Dois padres da Igreja católica chinesa na clandestinidade foram detidos, revelou a agência do Pontifício Instituto para as Missões Estrangeiras, AsiaNews. Os dois sacerdotes deram, alegadamente, uma entrevista a um jornalista estrangeiro. A AsiaNews noticiou sexta-feira que Shao Zhumin e Paul Jiang Sunian, da Igreja “clandestina” em Wenzhou, na costa sudeste da China, foram detidos quinta-feira depois de terem celebrado missa.
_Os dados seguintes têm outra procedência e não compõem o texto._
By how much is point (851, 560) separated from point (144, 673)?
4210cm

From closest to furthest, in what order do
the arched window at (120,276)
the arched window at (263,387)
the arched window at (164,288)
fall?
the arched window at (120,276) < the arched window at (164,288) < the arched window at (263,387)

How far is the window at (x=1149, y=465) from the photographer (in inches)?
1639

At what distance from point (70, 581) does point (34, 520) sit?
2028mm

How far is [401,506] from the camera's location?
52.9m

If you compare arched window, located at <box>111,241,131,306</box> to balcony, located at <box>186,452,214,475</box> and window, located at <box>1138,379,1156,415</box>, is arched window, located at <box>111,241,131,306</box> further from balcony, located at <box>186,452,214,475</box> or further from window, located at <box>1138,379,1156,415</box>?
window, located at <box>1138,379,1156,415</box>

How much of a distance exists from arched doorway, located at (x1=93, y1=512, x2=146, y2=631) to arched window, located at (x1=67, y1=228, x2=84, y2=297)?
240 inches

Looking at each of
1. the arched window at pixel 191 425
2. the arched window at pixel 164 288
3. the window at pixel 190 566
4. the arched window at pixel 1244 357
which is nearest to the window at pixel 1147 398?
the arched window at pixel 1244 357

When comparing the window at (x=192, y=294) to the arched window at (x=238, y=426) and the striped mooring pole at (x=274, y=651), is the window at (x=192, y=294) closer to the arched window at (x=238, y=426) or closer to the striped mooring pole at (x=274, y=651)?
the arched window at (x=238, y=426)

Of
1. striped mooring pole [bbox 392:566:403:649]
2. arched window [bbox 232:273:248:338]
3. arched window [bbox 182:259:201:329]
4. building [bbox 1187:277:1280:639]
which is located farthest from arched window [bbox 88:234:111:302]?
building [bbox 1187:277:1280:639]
A notícia afirma que as detenções são raras porque a situação dos padres católicos na clandestinidade em Wenzhou tem estado “calma” já há algum tempo. O semanário italiano Espresso publicou um artigo de duas páginas no qual afirma ter entrevistado os dois padres, bem como um terceiro, e que eles “corriam o risco de ser presos” por falar com um jornalista estrangeiro. O artigo afirma que dois dias depois da entrevista ter sido realizada, a polícia chinesa seguiu o repórter e levou a sua intérprete para a esquadra. Embora o Partido Comunista Chinês se declare oficialmente ateu, a Constituição chinesa permite a existência de cinco Igrejas oficiais (Associações Patrióticas), entre elas a Católica, que tem 5,2 milhões de fiéis. Segundo fontes do Vaticano, a Igreja Católica “clandestina” conta mais de 8 milhões de fiéis, que são obrigados a celebrar missas em segredo, nas suas casas, sob o risco de serem presos. Vários contactos informais têm sido desenvolvidos desde que Bento XVI sucedeu a João Paulo II, fazendo do estabelecimento de relações diplomáticas com a China uma das suas prioridades. A Associação Patriótica Católica, contudo, vê esses novos elementos de diálogo entre a China e o Vaticano como um perigo para a organização.